Sunday, April 19, 2009

What is a DAWG file?

DAWG = Directed Acyclic WordGraph

First, we'll define DAWG (skip if you know already) and cover the specifics of tesseract below.

=========== this definition by Mark & Ceal Wutka, link below ============

A Directed Acyclic Word Graph, or DAWG, is a data structure that permits extremely fast word searches. The entry point into the graph represents the starting letter in the search. Each node represents a letter, and you can travel from the node to two other nodes, depending on whether you the letter matches the one you are searching for.

It's a Directed graph because you can only move in a specific direction between two nodes. In other words, you can move from A to B, but you can't move from B to A. It's Acyclic because there are no cycles. You cannot have a path from A to B to C and then back to A. The link back to A would create a cycle, and probably an endless loop in your search program.

The description is a little confusing without an example, so imagine we have a DAWG containing the words CAT, CAN, DO, and DOG. The graph woud look like this:

     C --Child--> A --Child--> N (EOW)
  |                         |
  |                       Next
Next                        |
  |                         v
  |                         T (EOW)
  v
  D--Child--> O (EOW) --Child --> G (EOW)

Now, imagine that we want to see if CAT is in the DAWG. We start at the entry point (the C) in this case. Since C is also the letter we are looking for, we go to the child node of C. Now we are looking for the next letter in CAT, which is A. Again, the node we are on (A) has the letter we are looking for, so we again pick the child node which is now N. Since we are looking for T and the current node is not T, we take the Next node instead of the child. The Next node of N is T. T has the letter we want. Now, since we have processed all the letters in the word we are searching for, we need to make sure that the current node has an End-of-word flag (EOW) which it does, so CAT is stored in the graph.

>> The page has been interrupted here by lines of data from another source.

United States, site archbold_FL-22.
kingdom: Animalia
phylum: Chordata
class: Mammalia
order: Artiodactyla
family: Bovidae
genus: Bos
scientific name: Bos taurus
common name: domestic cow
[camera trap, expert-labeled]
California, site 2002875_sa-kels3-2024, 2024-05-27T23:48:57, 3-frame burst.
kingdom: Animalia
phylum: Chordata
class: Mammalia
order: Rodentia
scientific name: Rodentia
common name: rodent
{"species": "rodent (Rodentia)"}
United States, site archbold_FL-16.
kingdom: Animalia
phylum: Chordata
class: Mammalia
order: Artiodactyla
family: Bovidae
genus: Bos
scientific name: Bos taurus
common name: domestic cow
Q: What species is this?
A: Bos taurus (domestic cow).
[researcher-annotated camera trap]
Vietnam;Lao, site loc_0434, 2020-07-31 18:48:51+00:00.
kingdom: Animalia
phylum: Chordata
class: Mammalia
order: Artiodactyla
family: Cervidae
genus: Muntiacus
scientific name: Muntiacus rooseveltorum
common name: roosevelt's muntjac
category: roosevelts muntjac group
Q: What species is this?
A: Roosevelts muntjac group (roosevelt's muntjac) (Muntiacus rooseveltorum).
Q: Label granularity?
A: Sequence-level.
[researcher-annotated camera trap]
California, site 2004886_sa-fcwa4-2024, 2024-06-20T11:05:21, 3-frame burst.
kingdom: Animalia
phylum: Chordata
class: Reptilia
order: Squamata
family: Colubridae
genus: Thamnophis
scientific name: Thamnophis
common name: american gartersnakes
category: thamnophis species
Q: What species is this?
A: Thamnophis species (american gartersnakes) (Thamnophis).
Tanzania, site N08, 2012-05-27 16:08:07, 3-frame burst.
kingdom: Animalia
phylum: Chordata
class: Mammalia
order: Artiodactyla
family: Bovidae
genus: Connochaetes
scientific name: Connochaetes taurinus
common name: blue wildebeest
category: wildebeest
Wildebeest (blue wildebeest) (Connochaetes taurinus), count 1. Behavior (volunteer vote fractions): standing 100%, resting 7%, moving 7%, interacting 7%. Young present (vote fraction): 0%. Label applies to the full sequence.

One of the tricks with making a DAWG is trimming it down so that words with common endings all end at the same node. For example, suppose we want to store DOG and LOG in a DAWG. The ideal would be something like this:

   D --Child--> O --Child--> G(EOW)
|            ^
Next          |
|            |
v            |
L --Child----

In other words, the OG in DOG and LOG is defined by the same pair of nodes.

=========== Creating a DAWG ============

[...] The idea is to first create a tree, where a leaf would represent the end of a word and there can be multiple leaves that are identical. For example, DOG and LOG would be stored like this:

  D --Child--> O --Child--> G (EOW)
|
Next
|
v
L --Child-> O --Child--> G (EOW)

Now, suppose you want to add DOGMA to the tree. You'd proceed as if you were doing a search. Once you get to G, you find it has no children, so you add a child M, and then add a child A to the M, making the graph look like:

  D --Child--> O --Child--> G (EOW) --Child--> M --Child--> A (EOW)
|
Next
|
v
L --Child-> O --Child--> G (EOW)

As you can see, by adding nodes to the tree this way, you share common beginnings, but the endings are still separated. To shrink the size of the DAWG, you need to find common endings and combine them. To do this, you start at the leaf nodes (the nodes that have no children). If two leaf nodes are identical, you combine them, moving all the references from one node to the other. For two nodes to be identical, they not only must have the same letter, but if they have Next nodes, the Next nodes must also be identical (if they have child nodes, the child nodes must also be identical).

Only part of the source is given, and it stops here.